On the 1st of January 2020 the International Maritime Organization (IMO) will implement its latest regulation known as IMO 2020. The IMO is a United Nations agency responsible for policing the world of shipping. This regulation is in the name of environmental concern as it will reduce the sulphur content in ship fuel.
The current percentage of sulphur contained in ship fuel is 3.5% and the new law will see that figure cut to 0.5%. Ships will have to turn from their HSFO (high sulphur fuel oil) and make use of distillates and blends. HSFO is residual oil, meaning that it is essentially the waste product of refineries whose focus is on cleaner fuels such as diesel, petroleum and jet fuels.
In the past upgrading to the expensive process of hydrotreating was not worth it nor was it necessary for refineries. But IMO 2020 changes that. A number of refineries are advanced enough to upgrade and equip themselves to produce distillate or are at least on track to do so by 2020. The simpler refinery’s, however, will face a challenging future should they not be able to adapt.
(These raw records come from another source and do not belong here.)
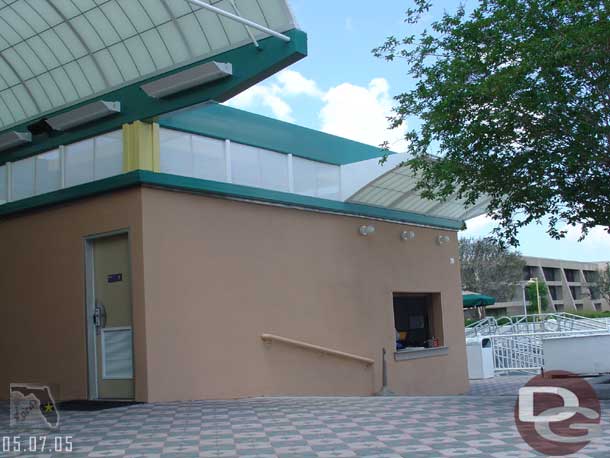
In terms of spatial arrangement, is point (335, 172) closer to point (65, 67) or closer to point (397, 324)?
point (397, 324)

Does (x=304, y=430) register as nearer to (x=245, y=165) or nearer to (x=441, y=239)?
(x=245, y=165)

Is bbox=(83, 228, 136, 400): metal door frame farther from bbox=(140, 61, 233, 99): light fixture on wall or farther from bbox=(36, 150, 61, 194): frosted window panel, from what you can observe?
bbox=(140, 61, 233, 99): light fixture on wall

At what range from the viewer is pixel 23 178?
39.9ft

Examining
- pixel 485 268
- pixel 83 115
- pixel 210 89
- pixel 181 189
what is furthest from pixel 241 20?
pixel 485 268

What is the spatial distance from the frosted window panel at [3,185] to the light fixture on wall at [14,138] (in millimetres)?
587

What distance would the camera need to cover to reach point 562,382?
39.1 feet

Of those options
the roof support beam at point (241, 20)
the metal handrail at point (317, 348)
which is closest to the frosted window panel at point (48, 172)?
the metal handrail at point (317, 348)

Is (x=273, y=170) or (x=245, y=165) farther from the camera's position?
(x=273, y=170)

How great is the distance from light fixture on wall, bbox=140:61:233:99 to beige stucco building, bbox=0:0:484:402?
1.1 inches

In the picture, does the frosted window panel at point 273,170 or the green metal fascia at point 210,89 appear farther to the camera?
the frosted window panel at point 273,170

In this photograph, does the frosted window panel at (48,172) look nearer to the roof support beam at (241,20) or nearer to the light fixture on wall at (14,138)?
the light fixture on wall at (14,138)

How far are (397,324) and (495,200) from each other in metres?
5.43

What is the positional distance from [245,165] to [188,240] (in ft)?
6.99

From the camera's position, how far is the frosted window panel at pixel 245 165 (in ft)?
38.3
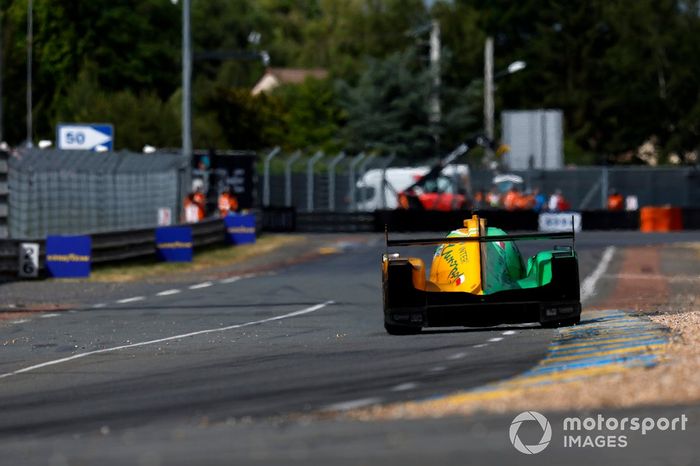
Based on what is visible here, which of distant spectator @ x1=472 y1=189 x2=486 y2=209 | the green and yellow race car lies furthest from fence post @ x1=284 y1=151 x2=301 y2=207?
the green and yellow race car

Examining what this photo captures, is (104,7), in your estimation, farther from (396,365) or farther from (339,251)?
(396,365)

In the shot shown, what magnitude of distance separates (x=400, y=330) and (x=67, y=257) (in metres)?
14.5

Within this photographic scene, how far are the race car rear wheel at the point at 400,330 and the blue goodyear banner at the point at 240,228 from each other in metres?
26.2

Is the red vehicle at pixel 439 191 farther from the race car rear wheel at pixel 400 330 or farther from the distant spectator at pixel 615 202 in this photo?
the race car rear wheel at pixel 400 330

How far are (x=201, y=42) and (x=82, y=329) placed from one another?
389ft

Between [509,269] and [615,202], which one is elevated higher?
[615,202]

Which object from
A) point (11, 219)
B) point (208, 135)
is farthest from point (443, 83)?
point (11, 219)

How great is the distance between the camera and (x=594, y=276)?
29906 millimetres

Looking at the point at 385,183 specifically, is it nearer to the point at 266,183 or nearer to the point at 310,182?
the point at 310,182

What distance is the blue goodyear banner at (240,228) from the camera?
42.9m

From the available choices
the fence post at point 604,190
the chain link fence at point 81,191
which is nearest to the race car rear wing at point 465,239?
the chain link fence at point 81,191

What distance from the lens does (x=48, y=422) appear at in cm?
1073

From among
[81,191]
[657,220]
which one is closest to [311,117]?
[657,220]

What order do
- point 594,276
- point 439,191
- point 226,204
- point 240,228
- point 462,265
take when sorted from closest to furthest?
point 462,265, point 594,276, point 240,228, point 226,204, point 439,191
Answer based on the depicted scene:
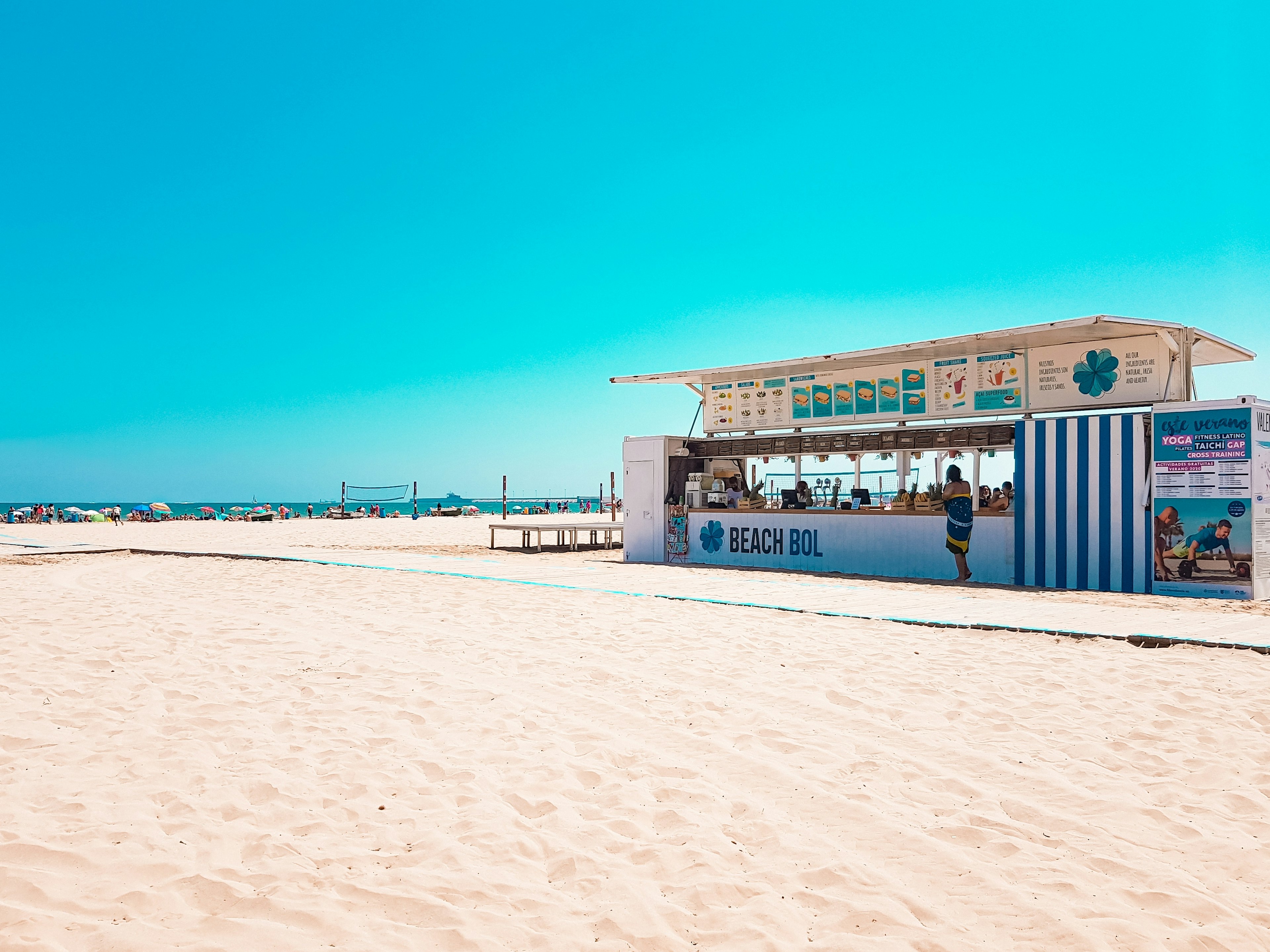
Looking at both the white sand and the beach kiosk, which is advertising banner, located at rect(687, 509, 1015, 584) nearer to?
the beach kiosk

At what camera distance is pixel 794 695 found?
506cm

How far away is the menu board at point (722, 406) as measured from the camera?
49.0 feet

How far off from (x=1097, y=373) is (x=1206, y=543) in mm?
2496

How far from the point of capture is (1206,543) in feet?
32.5

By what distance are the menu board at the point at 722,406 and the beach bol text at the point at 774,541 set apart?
184cm

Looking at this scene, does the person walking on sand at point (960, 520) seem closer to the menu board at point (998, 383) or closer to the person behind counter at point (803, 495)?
the menu board at point (998, 383)

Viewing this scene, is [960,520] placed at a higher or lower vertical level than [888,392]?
lower

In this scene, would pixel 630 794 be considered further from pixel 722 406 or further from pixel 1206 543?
pixel 722 406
Shipping companies on the other hand have a few options to choose from in order to comply with IMO 2020. Marine Gas Oil (MGO) is one of the most likely options. This fuel oil is a distillate with a sulphur content below that of 0.5%. MGO is however significantly more expensive than HSFO making it much more costly to shipping companies. Ultra low sulphur fuel oil (ULSFO) is also a plausible alternative to for ships. However, ULSFO is a blend. This means that ships will have to address the matter of fuel oil consistency. The challenge regarding fuel oil consistency is that different suppliers may have different grades of the same blend making it tricky when it comes to refuelling at the different ports. Lastly ships can opt for the fitting of scrubbers. These are devices installed on a ship that purify emissions. This would mean ships with scrubbers would be able to burn the traditional HSFO. A benefit of this would be the anticipated decrease in price for the fuel as demand increases for MGO and ULSFO. However, a large downside for shipping companies would be the cost involved in getting scrubbers. The financial burden of installation and maintenance are heavy. There is also a significant period that a ship must spend out of the water in a dry dock in order to be fitted with a scrubber.
With less than 9 months remaining many questions will need to be answered by refineries, bunker traders and shipping companies alike. However, as much as there are challenges ahead for the industry there are opportunities too.